Agentes do mercado financeiro, setores e políticos temem impactos diretos na economia.
O foco recai sobre os títulos de renda fixa de crédito privado (CRI e CRA). Esses papéis são emitidos por securitizadoras e são usados para financiar projetos em seus setores respectivos, o imobiliário e o agropecuário. Ou seja, os recursos vão direto para projetos, empreendimentos e para o campo, diferente do que ocorre com as LCIs e LCAs, onde ocorre uma captação bancária sem destino garantido.
Além de apresentar um destino mais claro e direto, a CRI e CRA também possuem estoques menores no mercado.
Segundo dados da Anbima (Associação Brasileira das Entidades dos Mercados Financeiro e de Capitais), as emissões em LCIs e LCAs somam R$ 963,2 bilhões, enquanto a soma de CRI, CRA e debêntures Incentivadas totalizaram R$ 577 bilhões em 2025.
O mercado seria um dos principais afetados com o aumento de tributos. A Abrainc (Associação Brasileira de Incorporadoras Imobiliárias) alerta que medidas como esta podem encarecer imóveis e, consequentemente, incapacitar famílias de adquirir a casa própria.
“Se estivéssemos com uma taxa de juros mais baixa… mas juntando as duas coisas é a tempestade perfeita para um dos setores que mais emprega”, comenta Luiz França, que é presidente da entidade.
O que circula entre investidores é que uma consulta pública sobre o tema seria realizada. De acordo com os rumores, finalizado o processo, um decreto deve ser publicado instituindo o aumento do tributo.
Essa investida do governo, se confirmada, ocorrerá menos de um ano após a derrota com a MP 1.303, que taxaria rendimentos de aplicações financeiras e apostas esportivas e compensaria a revogação de decreto que previa aumento IOF.
O burburinho já repercute na ala política e cria um terreno para forte oposição.

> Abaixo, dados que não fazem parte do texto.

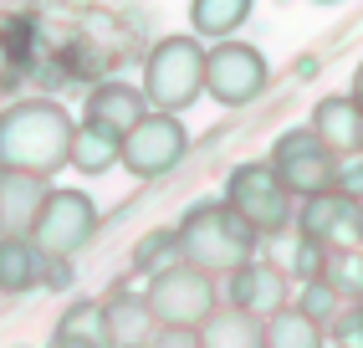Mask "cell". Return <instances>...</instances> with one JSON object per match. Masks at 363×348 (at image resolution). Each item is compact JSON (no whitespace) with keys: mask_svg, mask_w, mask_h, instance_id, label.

O deputado Arnaldo Jardim (Cidadania-SP), que é vice-presidente da FPA (Frente Parlamentar da Agropecuária), confirmou de que está ciente do rumor e lamentou se caso a medida se concretizar.

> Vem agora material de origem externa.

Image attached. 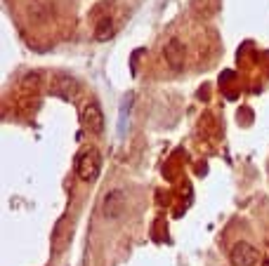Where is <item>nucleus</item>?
<instances>
[{
  "instance_id": "1",
  "label": "nucleus",
  "mask_w": 269,
  "mask_h": 266,
  "mask_svg": "<svg viewBox=\"0 0 269 266\" xmlns=\"http://www.w3.org/2000/svg\"><path fill=\"white\" fill-rule=\"evenodd\" d=\"M99 167H102V156L97 149H83L73 160V170H76V177L85 184H92L99 174Z\"/></svg>"
},
{
  "instance_id": "2",
  "label": "nucleus",
  "mask_w": 269,
  "mask_h": 266,
  "mask_svg": "<svg viewBox=\"0 0 269 266\" xmlns=\"http://www.w3.org/2000/svg\"><path fill=\"white\" fill-rule=\"evenodd\" d=\"M260 261V252L255 245H250L246 240H239L229 250V264L232 266H255Z\"/></svg>"
},
{
  "instance_id": "3",
  "label": "nucleus",
  "mask_w": 269,
  "mask_h": 266,
  "mask_svg": "<svg viewBox=\"0 0 269 266\" xmlns=\"http://www.w3.org/2000/svg\"><path fill=\"white\" fill-rule=\"evenodd\" d=\"M163 57H166V62L170 68L179 71V68H184L186 64V45L184 40H179V38H170L166 42V48H163Z\"/></svg>"
},
{
  "instance_id": "4",
  "label": "nucleus",
  "mask_w": 269,
  "mask_h": 266,
  "mask_svg": "<svg viewBox=\"0 0 269 266\" xmlns=\"http://www.w3.org/2000/svg\"><path fill=\"white\" fill-rule=\"evenodd\" d=\"M83 127L90 132V135H97V132H102L104 127V116H102V109H99V104L95 102H90L85 104V109H83Z\"/></svg>"
},
{
  "instance_id": "5",
  "label": "nucleus",
  "mask_w": 269,
  "mask_h": 266,
  "mask_svg": "<svg viewBox=\"0 0 269 266\" xmlns=\"http://www.w3.org/2000/svg\"><path fill=\"white\" fill-rule=\"evenodd\" d=\"M50 92L55 97H62V99H71L78 92V82L71 75H55L50 82Z\"/></svg>"
},
{
  "instance_id": "6",
  "label": "nucleus",
  "mask_w": 269,
  "mask_h": 266,
  "mask_svg": "<svg viewBox=\"0 0 269 266\" xmlns=\"http://www.w3.org/2000/svg\"><path fill=\"white\" fill-rule=\"evenodd\" d=\"M123 207H125V193L121 191V189H116V191H109V193H106V198H104V203H102L104 217H106V219L121 217Z\"/></svg>"
},
{
  "instance_id": "7",
  "label": "nucleus",
  "mask_w": 269,
  "mask_h": 266,
  "mask_svg": "<svg viewBox=\"0 0 269 266\" xmlns=\"http://www.w3.org/2000/svg\"><path fill=\"white\" fill-rule=\"evenodd\" d=\"M113 33H116V24H113L111 19H99L97 21V28H95L97 40H109Z\"/></svg>"
}]
</instances>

Jardim chamou de “perverso” o uso do IOF nas letras do mercado de capitais. “Aumentar esse custo [do país] atinge na veia o setor da construção e do agronegócio, que são grandes para a economia”, afirmou.

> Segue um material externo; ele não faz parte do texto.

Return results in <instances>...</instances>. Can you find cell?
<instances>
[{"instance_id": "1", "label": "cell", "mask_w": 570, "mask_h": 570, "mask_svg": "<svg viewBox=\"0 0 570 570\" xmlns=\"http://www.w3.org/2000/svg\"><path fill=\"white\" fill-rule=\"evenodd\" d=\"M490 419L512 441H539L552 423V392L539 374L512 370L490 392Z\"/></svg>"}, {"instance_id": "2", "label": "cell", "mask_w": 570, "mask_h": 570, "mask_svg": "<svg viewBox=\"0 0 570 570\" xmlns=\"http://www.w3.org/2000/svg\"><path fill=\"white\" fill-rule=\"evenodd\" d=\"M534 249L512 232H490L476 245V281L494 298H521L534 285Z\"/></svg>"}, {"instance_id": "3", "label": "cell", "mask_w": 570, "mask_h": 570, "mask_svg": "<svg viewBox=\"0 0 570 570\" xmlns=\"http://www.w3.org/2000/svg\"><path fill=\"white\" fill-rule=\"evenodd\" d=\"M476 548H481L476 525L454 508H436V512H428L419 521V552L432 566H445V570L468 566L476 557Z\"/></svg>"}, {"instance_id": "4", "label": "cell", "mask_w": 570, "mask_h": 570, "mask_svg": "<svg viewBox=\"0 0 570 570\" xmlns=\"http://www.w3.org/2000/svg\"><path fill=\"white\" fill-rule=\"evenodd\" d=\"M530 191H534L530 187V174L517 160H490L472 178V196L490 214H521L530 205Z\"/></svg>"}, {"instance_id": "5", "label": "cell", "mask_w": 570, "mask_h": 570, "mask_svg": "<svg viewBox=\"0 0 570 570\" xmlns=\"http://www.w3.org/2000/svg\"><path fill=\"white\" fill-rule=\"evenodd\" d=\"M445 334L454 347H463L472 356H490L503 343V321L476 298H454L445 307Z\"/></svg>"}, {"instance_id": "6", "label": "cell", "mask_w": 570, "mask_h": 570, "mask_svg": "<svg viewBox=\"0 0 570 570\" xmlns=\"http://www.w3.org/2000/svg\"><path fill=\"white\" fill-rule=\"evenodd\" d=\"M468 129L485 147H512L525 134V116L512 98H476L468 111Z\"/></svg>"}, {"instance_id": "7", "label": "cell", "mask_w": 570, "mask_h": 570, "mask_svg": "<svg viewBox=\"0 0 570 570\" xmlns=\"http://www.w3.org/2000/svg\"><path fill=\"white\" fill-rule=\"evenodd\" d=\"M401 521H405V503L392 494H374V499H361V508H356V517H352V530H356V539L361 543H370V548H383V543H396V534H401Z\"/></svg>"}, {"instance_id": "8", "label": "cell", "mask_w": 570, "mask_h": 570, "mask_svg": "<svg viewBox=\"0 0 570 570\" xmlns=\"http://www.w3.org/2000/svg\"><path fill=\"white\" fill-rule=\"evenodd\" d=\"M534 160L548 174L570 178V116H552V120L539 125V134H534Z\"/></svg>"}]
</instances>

O parlamentar lembrou ainda que o próprio governo recorre ao uso de letras, como é o caso da LCD (Letra de Crédito do Desenvolvimento), do BNDES, para captar recursos destinados a financiar projetos de infraestrutura, inovação e indústria.
“Estamos nos opondo fortemente. Espero que não se torne realidade”, completou Jardim.